From bombers to Big Macs: Vietnam a lesson in reconciliation

Author: Agencies

The Vietnamese capital once trembled as waves of American bombers unleashed their payloads, but when Kim Jong Un arrives here for his summit with President Donald Trump he won’t find rancor toward a former enemy. Instead the North Korean leader will get a glimpse at the potential rewards of reconciliation.

By the time the Vietnam War ended in 1975, tens of thousands of tons of explosives had been dropped on Hanoi and nearly two decades of fighting had killed 3 million Vietnamese and more than 58,000 Americans. Vietnam, though victorious, lay devastated by American firepower, with cities in ruins and fields and forests soaked in toxic herbicides and littered with unexploded ordnance.

Despite the conflict’s savagery, what followed was a remarkable rapprochement between wartime foes and it took merely 20 years to restore full relations.

[Saved entries]
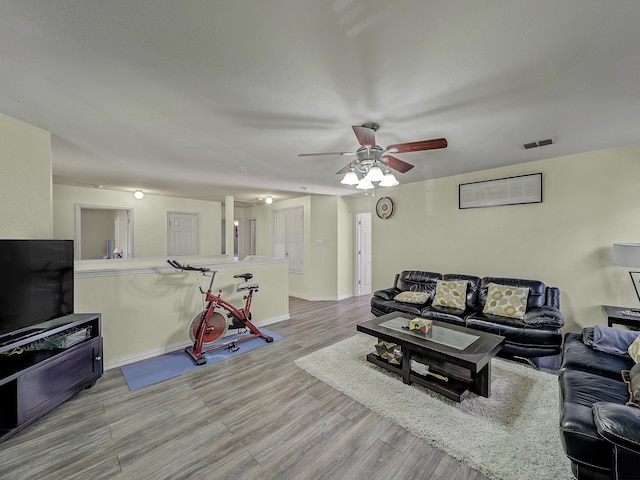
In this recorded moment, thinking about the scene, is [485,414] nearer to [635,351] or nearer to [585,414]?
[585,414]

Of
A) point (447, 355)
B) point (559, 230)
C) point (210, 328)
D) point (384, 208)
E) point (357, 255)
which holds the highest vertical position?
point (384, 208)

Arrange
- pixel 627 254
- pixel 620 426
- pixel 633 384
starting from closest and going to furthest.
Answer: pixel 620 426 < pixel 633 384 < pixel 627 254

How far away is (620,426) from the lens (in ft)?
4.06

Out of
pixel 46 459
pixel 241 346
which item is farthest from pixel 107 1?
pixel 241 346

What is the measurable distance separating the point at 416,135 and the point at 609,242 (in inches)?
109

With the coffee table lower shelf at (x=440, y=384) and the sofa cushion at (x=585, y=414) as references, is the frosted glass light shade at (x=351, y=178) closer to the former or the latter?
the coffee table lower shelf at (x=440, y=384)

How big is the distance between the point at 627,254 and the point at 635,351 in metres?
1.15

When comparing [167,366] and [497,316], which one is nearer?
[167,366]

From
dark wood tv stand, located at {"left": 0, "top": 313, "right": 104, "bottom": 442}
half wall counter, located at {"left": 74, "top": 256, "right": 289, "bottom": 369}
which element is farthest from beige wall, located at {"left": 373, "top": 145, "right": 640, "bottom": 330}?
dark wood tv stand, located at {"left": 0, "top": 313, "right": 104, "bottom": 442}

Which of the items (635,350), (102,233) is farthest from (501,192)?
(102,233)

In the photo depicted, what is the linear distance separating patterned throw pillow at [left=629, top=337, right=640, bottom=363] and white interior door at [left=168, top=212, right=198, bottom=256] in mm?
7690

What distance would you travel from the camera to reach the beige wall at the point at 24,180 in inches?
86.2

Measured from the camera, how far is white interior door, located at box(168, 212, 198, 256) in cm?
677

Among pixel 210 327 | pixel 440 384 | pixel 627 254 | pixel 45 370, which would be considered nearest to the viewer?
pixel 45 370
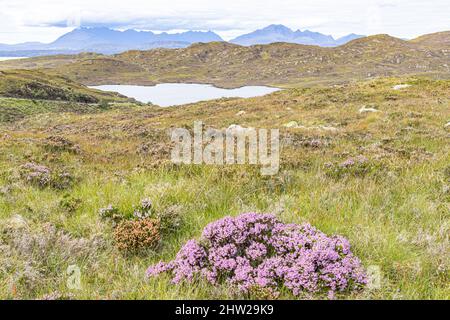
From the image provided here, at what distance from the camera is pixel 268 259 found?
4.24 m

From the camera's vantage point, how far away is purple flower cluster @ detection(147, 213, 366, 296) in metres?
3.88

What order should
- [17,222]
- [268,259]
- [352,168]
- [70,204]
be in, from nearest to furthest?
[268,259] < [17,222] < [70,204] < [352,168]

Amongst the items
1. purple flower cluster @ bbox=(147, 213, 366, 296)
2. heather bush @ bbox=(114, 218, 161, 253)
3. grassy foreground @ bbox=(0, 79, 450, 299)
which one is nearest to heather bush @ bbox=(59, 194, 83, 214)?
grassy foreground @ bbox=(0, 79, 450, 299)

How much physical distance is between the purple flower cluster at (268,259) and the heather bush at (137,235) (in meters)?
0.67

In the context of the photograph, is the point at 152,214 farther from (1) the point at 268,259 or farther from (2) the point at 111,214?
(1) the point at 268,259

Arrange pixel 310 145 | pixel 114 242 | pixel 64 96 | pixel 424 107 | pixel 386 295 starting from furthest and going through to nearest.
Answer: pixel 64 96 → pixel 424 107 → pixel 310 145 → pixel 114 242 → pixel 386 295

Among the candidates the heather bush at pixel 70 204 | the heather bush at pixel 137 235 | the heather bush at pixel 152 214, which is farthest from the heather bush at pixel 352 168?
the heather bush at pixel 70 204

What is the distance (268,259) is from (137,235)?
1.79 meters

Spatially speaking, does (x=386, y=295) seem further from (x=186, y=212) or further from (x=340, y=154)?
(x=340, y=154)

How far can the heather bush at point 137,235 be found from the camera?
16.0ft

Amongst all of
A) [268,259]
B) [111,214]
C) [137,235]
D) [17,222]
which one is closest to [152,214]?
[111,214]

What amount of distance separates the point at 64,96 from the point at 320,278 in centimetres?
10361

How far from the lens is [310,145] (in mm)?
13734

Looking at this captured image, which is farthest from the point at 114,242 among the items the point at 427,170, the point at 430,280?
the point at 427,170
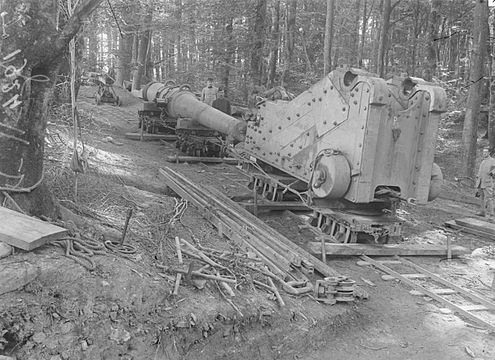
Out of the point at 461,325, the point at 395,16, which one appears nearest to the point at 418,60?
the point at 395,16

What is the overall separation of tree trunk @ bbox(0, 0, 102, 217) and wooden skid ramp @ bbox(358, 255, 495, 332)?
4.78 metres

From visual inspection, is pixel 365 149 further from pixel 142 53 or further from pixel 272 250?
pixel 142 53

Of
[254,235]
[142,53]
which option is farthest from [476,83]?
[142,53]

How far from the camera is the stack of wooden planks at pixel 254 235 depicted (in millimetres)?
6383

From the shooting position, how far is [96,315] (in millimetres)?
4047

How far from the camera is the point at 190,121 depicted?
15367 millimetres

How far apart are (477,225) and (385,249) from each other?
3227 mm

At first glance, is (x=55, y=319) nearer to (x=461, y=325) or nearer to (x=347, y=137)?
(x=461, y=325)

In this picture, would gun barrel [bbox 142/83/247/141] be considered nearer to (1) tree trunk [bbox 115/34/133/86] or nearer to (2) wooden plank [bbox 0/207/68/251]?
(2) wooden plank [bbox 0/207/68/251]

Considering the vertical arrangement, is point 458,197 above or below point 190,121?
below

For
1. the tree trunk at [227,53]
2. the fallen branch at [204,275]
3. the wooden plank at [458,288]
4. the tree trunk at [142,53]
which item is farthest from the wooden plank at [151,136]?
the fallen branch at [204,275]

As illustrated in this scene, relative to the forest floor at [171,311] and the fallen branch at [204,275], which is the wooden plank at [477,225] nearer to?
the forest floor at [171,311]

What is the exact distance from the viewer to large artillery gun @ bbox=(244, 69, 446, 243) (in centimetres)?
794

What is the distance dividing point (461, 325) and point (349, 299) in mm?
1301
---
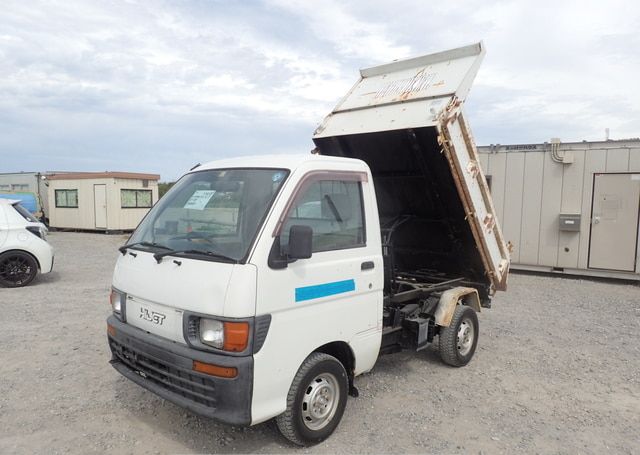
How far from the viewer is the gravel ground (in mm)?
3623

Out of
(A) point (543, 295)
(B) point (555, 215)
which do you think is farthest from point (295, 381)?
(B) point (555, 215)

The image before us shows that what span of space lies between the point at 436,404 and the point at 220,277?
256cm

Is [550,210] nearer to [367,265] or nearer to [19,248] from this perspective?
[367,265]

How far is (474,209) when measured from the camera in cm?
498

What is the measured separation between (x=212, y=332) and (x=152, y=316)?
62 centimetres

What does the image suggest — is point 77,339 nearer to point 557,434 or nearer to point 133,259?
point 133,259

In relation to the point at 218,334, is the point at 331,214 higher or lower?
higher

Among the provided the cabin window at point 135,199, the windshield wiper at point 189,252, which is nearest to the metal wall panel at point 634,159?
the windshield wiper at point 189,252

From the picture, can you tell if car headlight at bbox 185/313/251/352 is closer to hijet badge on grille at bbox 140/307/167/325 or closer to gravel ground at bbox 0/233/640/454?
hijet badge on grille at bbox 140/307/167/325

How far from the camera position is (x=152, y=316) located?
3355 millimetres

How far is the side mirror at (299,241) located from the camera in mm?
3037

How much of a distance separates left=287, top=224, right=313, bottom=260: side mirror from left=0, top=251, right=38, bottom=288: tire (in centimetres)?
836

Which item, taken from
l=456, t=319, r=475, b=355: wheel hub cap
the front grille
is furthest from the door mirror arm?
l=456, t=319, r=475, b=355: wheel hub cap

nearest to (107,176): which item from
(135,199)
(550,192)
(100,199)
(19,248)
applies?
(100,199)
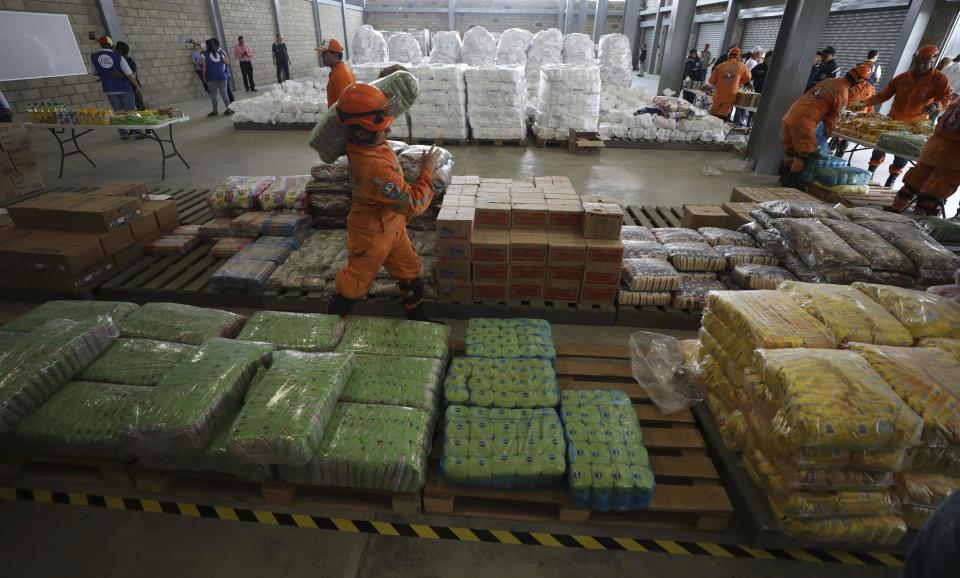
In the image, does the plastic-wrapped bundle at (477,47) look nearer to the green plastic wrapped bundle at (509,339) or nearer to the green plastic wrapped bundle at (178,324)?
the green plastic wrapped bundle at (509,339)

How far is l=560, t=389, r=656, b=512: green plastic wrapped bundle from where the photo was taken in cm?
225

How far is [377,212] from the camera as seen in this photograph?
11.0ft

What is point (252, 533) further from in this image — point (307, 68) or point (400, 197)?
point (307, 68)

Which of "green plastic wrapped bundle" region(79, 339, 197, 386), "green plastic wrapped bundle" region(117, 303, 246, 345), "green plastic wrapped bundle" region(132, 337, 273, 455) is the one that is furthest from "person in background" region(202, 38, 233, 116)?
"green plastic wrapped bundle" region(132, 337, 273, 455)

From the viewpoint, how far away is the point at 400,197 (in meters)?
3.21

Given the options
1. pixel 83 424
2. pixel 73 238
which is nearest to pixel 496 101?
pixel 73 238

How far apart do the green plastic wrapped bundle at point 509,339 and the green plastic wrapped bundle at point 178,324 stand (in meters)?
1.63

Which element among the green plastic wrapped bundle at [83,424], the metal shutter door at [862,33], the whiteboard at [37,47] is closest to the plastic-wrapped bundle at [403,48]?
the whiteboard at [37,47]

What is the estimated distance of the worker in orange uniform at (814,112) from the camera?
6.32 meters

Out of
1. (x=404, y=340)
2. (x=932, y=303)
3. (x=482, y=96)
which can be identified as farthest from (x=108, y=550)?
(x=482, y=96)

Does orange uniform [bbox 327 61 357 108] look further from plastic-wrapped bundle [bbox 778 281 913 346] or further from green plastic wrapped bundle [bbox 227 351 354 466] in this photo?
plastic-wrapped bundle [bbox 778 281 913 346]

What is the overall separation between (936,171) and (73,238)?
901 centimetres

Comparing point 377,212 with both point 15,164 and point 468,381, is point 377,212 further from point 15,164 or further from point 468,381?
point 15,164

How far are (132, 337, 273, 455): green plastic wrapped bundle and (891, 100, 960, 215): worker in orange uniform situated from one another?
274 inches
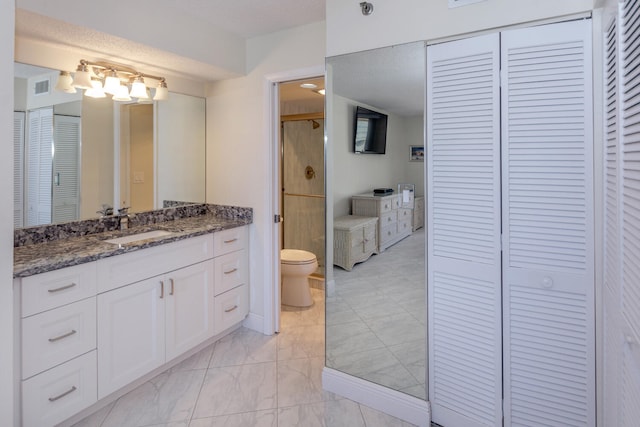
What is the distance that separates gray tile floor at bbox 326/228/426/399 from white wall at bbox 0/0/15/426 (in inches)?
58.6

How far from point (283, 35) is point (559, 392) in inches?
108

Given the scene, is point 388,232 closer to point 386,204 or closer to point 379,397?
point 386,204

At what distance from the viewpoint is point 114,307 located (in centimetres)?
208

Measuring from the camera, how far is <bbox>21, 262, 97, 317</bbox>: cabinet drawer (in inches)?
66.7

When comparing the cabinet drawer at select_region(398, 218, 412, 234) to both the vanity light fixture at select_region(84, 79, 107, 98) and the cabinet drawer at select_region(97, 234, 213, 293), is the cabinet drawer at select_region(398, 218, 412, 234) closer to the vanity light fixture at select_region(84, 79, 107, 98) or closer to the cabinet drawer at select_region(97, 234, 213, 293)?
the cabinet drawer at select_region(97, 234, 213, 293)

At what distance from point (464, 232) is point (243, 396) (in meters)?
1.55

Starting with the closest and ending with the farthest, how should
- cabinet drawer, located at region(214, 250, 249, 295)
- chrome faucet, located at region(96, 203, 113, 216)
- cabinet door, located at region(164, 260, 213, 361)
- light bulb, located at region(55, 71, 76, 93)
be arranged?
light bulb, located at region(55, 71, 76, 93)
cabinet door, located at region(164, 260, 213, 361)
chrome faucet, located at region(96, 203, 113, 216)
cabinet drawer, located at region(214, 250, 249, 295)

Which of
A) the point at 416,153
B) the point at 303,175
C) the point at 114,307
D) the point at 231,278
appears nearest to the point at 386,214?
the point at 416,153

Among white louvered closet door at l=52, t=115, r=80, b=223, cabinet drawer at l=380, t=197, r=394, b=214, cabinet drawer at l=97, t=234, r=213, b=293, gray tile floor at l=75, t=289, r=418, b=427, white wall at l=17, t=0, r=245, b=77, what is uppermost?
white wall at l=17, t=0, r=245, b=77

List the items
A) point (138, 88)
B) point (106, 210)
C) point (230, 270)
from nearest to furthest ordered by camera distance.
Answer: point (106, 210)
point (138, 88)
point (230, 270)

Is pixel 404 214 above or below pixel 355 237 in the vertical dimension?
...
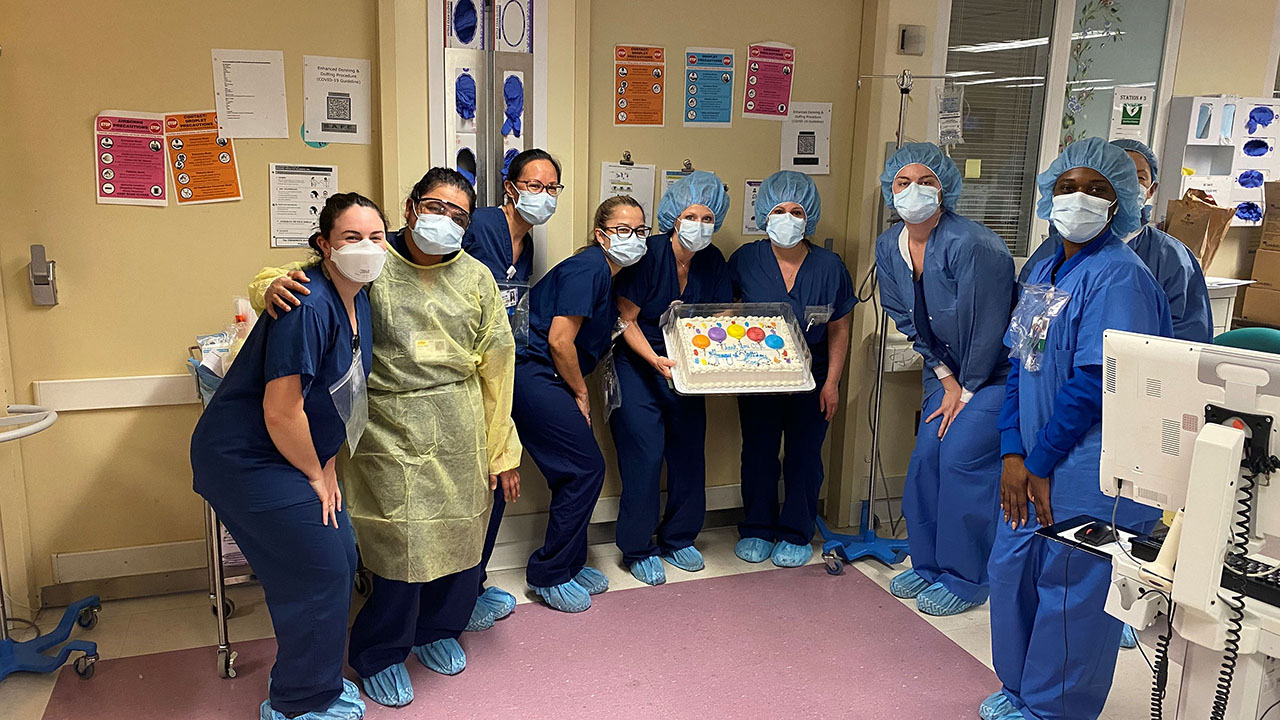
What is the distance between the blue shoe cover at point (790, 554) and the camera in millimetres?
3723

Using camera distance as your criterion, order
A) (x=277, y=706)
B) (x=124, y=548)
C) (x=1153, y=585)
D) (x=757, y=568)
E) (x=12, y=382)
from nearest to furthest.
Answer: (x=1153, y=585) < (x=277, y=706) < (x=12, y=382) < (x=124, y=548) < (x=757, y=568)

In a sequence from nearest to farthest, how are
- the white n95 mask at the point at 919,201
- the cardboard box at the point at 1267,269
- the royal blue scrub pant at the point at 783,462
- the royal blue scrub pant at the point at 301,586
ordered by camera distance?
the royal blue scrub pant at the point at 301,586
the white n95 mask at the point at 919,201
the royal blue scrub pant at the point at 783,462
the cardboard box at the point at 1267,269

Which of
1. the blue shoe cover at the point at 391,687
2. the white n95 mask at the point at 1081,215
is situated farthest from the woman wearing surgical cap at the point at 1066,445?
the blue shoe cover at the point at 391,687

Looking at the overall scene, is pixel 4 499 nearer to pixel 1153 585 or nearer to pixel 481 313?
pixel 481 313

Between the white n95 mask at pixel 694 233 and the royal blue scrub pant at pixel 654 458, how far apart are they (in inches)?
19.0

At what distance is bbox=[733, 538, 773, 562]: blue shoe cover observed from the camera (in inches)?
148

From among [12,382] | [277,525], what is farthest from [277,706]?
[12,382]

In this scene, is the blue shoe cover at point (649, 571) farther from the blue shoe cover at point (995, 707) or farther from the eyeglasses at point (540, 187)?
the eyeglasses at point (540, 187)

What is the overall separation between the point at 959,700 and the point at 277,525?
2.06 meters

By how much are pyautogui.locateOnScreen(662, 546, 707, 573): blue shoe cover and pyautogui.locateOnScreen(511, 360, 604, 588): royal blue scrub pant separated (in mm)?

> Problem description:
Can you continue the article about Vietnam's reconciliation with the United States, starting right after its last sentence?

> Response:
Now some hope Vietnam will offer Kim a road map for his own detente with the United States and that the formerly besieged capital city will be the site of a dramatic resolution to one of the last remaining Cold War conflicts.

While North Korea remains America’s sworn enemy 65 years after the Korean War fighting ceased, Vietnam today stands as a burgeoning partner which even buys lethal US weaponry. Bilateral trade has soared by 8,000 percent over the last two decades and billions of dollars in American investment flows into one of the world’s best performing economies.

And while North Koreans are still taught to loathe Americans by their country’s propaganda machine, in Vietnam there is little animosity.

“I was born after the war and only hear war stories from American films or books,” said Dinh Thanh Huyen, a 19-year-old university student who was waiting in line at a crowded McDonald’s in Hanoi. She said she was happy the former enemies have moved on. “History is for us to learn from, not to hold grudges.”

Kim could take note of the history of win-win rapprochement and how Vietnam’s communist leaders have allowed a capitalistic economy and an open door to the US and other outsiders, all while not sacrificing their tight grip on power. Or he could allow it all to pass him by as he narrows his focus for the Feb. 27-28 summit on tit-for-tat bargaining over nuclear arms and economic sanctions.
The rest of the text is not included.